→ **Testo estratto**
“Un buon cattolico,
ha detto papa Francesco, si immischia in politica, offrendo il meglio
di sé, perché il governante possa governare”. Il Papa ha
ribadito - nell’“esortazione che chiama i cattolici all’impegno per il
bene comune” - che la politica è una delle forme più alte
della carità, perché è servire il bene comune e ha
raccomandato a chi governa l’umiltà e l’amore per il proprio popolo.
Certamente Matteo Renzi è un cattolico, lo è gran parte
del suo retroterra ideale, così come sono cattolici molti dei suoi
più importanti giovani collaboratori. Ernesto Galli della Loggia
lo faceva notare nel suo articolo di fondo del Corriere del 3 giugno scorso:
“Il Partito democratico … nella sua storia ha vinto solo questa volta
correndo da solo (vale a dire non coalizzato con altri e sotto la guida
di un suo iscritto), così come solo questa volta ha ottenuto una
così alta percentuale di voti: e guarda caso entrambe le circostanze
si sono realizzate quando alla sua testa c’era un cattolico come Renzi.
In realtà è abbastanza ovvio pensare che nel successo ora
detto l’appartenenza cattolica di Renzi abbia contato non poco. Specie
nel farlo percepire da quella parte dell’opinione pubblica tradizionalmente
lontana dalla sinistra in una luce rassicurante, come una personalità
capace di apertura alle ragioni altrui, poco propensa al pregiudizio ideologico,
incline alla moderazione”. Galli della Loggia così conclude: “Il
PD deve la propria inaspettata affermazione a un leader singolare come
Renzi - singolare rispetto a tutto il passato di tale partito -. Un leader
che qualunque sia la sua parabola futura ha però già ottenuto
un risultato con ogni probabilità non passeggero per quel che riguarda
il nostro sistema politico. Finora, infatti, una decisiva debolezza del
bipolarismo italiano stava nella circostanza che esso aveva visto una
volta almeno un grande successo della Destra, ma mai però qualcosa
di analogo da parte della Sinistra storicamente tale. Da qui, su questo
versante dello schieramento politico, dubbi e riserve più o meno
taciti a proposito del bipolarismo medesimo. Dubbi e riserve che da oggi
in poi però, dopo la vittoria del 25 maggio, difficilmente avranno
più ragione di essere. Renzi, infatti, ha dimostrato che anche
il PD, il partito della Sinistra, può avere la meglio da solo in
una competizione elettorale. Che proprio il bipolarismo, cioè,
può come nessun altro sistema aprirgli la strada del potere. Già
questo non è un risultato da poco”.

→ **Dati mostrati**
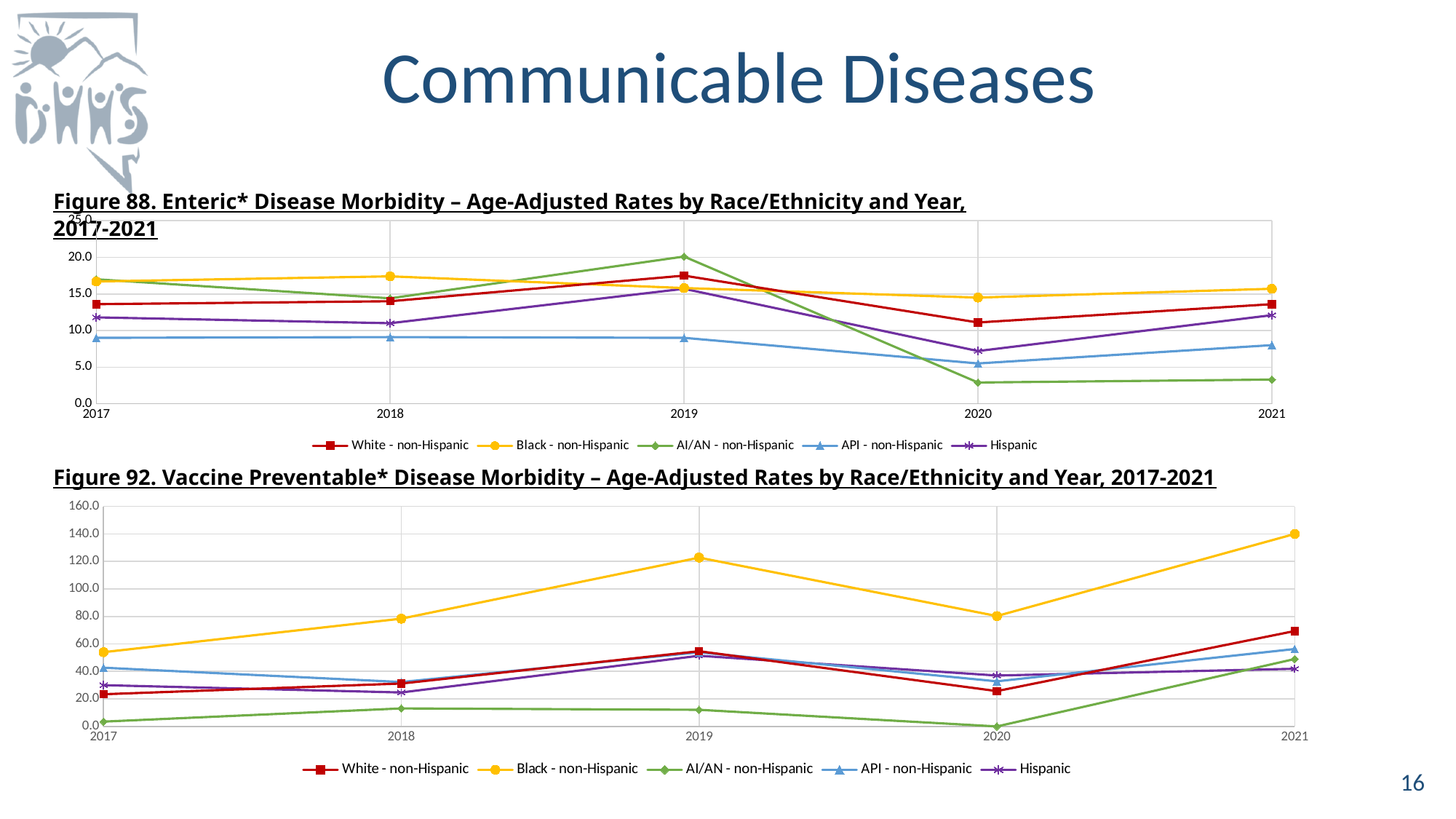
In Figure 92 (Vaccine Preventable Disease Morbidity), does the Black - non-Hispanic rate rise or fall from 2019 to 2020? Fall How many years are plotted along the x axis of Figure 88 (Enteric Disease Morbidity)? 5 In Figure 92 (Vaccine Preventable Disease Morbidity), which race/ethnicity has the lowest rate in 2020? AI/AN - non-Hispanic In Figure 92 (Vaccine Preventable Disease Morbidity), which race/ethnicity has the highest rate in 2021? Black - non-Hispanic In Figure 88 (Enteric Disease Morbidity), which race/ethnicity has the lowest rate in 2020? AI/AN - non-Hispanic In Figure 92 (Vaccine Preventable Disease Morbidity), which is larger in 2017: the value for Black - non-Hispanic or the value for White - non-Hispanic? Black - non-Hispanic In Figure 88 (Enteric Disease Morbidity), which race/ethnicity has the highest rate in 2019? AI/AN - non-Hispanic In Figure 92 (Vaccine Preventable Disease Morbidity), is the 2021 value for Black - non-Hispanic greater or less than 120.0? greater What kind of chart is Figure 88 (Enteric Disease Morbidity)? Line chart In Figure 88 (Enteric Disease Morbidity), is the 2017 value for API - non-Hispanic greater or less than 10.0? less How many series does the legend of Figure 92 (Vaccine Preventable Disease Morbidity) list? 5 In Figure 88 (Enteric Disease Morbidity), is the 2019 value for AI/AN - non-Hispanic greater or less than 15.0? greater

→ **Obiettivo dell'esercizio**
Elenca tutte le persone che il testo estratto cita per nome. Per rispondere fai riferimento soltanto al testo estratto.

→ **Risposta**
- papa Francesco
- Matteo Renzi
- Ernesto Galli della Loggia